O procurador observa também que o Ministério Público, em todos os acordos firmados, jamais tomou a iniciativa de sugeri­-los aos acusados. "É sempre uma opção do colaborador", afirma.

Quanto à crítica de que se estaria usando, na operação, o artifício de decretar mais de uma prisão preventiva para um mesmo réu, com a finalidade de atrasar o julgamento de recursos de habeas corpus nas instâncias superiores, Pozzobon argumenta que a cada vez que isso é feito é com base em motivos novos e relevantes, que precisam ser levados em conta pelos órgãos revisores da Justiça.

"Se surgem novos motivos, ou documentação mais robusta de provas, deveríamos omiti­-los do Judiciário? Essas evidências, que justificam e reforçam a necessidade de prisão, precisam constar do processo", diz Pozzobon.

O procurador qualifica o questionamento em torno da transcrição do depoimento de Paulo Roberto Costa como uma "tempestade em copo d'água", feita a partir de releitura equivocada da defesa de Marcelo Odebrecht. 

Segundo Pozzobon, o termo levou em conta o que importava no contexto. "O termo de depoimento foi colhido no início das investigações e funciona como um sumário, um resumo do mais importante naquele momento. Hoje, com maior conjunto de provas que o incrimina, se Paulo Roberto falasse algo similar, essa informação seria relevante e constaria do termo", avalia.

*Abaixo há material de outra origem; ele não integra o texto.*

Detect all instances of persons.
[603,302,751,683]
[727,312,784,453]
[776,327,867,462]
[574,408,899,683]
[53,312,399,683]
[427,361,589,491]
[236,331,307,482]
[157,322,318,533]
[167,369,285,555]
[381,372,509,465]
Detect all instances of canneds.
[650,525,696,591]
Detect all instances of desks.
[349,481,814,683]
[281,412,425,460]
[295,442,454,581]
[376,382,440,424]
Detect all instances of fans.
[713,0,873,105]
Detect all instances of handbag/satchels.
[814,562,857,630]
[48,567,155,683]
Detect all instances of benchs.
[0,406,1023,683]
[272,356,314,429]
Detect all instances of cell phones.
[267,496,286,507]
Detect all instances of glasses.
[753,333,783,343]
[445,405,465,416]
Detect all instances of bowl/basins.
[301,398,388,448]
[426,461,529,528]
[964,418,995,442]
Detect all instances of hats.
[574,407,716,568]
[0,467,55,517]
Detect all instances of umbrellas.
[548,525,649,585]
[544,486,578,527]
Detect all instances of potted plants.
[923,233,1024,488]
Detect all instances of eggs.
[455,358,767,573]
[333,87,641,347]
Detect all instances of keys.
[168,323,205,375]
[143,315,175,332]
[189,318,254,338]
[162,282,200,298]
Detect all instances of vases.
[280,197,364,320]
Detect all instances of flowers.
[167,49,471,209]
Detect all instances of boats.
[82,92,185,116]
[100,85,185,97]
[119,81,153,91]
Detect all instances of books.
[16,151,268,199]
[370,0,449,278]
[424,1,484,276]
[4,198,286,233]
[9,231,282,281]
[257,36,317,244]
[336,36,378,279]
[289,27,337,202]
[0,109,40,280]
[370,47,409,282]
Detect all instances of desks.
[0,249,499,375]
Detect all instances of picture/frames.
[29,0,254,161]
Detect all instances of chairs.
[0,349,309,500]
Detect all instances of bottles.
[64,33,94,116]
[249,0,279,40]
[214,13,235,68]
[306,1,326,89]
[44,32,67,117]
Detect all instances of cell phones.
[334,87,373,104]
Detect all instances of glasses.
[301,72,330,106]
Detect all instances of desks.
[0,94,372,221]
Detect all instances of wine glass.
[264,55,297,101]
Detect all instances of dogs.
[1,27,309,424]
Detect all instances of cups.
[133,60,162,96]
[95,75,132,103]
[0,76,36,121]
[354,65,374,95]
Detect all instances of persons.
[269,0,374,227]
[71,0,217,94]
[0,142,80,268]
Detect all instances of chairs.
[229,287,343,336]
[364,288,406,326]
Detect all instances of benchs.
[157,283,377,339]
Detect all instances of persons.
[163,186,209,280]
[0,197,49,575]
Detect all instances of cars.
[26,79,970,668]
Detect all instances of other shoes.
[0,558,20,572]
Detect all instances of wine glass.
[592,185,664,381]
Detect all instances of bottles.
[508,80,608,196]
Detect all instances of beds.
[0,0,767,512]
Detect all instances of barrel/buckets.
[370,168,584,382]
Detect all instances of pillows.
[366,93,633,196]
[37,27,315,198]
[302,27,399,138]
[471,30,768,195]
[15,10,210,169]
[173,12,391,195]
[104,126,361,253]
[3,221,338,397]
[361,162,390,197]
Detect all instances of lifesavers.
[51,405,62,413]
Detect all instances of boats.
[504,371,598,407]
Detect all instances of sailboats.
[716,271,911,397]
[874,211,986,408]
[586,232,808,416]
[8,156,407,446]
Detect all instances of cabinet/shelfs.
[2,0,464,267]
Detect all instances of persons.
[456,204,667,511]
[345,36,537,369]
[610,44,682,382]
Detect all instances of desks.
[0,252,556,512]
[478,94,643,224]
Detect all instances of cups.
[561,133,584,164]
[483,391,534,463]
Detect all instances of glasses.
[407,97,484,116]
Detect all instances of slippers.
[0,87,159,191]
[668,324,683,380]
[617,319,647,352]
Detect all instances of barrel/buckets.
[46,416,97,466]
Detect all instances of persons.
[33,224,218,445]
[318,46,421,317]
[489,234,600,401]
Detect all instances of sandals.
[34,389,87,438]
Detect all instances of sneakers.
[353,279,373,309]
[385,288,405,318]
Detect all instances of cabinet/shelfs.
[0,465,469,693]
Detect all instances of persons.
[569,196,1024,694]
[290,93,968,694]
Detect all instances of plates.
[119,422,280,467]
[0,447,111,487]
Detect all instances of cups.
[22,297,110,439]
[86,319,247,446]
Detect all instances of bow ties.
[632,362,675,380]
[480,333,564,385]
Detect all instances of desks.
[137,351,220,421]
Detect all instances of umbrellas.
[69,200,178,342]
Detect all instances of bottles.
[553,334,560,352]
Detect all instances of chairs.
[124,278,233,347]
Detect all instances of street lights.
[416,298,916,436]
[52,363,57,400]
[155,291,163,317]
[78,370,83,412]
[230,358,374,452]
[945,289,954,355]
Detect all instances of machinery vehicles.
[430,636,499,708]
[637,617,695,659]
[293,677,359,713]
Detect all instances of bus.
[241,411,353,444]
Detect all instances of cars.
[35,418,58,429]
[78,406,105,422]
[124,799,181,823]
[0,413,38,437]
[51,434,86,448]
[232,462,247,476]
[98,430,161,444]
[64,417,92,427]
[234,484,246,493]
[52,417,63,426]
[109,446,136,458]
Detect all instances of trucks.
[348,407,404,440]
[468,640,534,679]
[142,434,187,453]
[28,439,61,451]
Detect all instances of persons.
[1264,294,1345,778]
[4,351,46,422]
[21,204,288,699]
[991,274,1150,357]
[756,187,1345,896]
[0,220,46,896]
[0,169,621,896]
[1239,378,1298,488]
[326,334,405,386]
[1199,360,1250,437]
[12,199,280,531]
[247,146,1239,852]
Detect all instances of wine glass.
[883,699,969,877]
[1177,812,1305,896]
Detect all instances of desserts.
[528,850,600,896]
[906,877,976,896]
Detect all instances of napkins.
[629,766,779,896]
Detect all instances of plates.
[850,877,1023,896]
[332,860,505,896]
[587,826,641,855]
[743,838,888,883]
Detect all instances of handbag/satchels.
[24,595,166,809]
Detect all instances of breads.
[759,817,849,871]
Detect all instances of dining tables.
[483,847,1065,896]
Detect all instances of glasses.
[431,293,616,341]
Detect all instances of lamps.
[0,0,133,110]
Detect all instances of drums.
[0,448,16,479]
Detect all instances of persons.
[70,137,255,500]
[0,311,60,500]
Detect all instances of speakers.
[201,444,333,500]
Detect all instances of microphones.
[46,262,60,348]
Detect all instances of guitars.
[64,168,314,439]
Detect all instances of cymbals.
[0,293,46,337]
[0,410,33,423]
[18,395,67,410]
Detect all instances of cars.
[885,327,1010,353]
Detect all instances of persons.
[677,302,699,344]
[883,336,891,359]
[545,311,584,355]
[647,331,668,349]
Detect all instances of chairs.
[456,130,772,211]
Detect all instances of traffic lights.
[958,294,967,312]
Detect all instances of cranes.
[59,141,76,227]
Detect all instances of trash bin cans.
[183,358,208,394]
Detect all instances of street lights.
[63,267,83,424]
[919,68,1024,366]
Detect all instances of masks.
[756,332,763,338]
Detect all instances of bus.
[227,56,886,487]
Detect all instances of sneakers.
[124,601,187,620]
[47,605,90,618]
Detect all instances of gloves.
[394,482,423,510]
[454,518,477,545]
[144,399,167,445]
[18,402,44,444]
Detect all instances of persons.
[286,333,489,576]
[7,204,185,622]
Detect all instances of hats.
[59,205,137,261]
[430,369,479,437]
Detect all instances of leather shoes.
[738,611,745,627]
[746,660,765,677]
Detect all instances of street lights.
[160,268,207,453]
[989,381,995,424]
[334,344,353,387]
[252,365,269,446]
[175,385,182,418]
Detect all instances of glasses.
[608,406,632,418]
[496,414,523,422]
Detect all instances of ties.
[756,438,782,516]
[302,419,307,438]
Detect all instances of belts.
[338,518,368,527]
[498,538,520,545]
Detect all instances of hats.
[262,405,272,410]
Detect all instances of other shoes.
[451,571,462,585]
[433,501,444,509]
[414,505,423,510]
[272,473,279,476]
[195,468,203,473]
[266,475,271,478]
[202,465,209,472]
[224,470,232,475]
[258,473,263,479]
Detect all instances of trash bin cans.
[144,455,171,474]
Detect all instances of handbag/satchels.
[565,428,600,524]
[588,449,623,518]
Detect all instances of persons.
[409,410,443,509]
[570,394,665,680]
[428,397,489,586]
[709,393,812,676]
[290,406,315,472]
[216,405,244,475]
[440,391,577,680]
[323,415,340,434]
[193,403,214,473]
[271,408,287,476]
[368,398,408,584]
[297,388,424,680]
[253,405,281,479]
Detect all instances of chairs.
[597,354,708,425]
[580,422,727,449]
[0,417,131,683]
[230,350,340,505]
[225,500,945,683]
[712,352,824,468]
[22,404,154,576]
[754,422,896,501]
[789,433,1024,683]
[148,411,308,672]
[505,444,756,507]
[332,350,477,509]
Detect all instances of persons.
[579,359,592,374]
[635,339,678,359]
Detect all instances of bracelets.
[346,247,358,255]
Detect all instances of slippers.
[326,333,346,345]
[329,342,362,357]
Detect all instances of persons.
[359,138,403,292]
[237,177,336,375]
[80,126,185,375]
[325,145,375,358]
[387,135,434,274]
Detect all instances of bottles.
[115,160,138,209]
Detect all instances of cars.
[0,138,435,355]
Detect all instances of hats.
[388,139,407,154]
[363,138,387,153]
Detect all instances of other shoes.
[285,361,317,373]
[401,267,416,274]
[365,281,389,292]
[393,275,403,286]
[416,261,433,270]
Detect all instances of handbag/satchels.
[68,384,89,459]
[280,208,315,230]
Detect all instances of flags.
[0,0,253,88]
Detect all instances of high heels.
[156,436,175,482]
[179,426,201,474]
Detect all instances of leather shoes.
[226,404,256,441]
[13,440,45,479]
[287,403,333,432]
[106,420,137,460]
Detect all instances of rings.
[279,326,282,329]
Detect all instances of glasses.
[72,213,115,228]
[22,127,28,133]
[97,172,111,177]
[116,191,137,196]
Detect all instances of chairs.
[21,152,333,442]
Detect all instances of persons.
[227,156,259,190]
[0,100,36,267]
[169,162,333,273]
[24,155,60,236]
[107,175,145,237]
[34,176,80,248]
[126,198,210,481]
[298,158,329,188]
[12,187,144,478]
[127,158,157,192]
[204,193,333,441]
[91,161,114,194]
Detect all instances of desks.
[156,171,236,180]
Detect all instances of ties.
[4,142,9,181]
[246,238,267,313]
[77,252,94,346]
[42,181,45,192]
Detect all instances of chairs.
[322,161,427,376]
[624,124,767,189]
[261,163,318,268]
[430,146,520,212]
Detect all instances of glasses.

No que diz respeito a possíveis alegações de nulidades por falta de trâmites de cooperação jurídica internacional adequados nos casos da Suíça e do Canadá, Pozzobon avalia que os críticos se atêm a "procedimentalismo" sem cabimento, em tentativas de macular o que for possível no processo a essa altura.

"A BlackBerry presta serviços a brasileiros no Brasil, logo está sujeita à legislação nacional. Não há razão para cooperação internacional, é pacífico nos tribunais", diz.

Por fim, manifestando­-se acerca dos documentos vindos da Suíça, o procurador afirma que a insurgência é "manifestamente irrelevante". Ele frisa que todos os pontos da decisão de um tribunal suíço foram esclarecidos no processo brasileiro.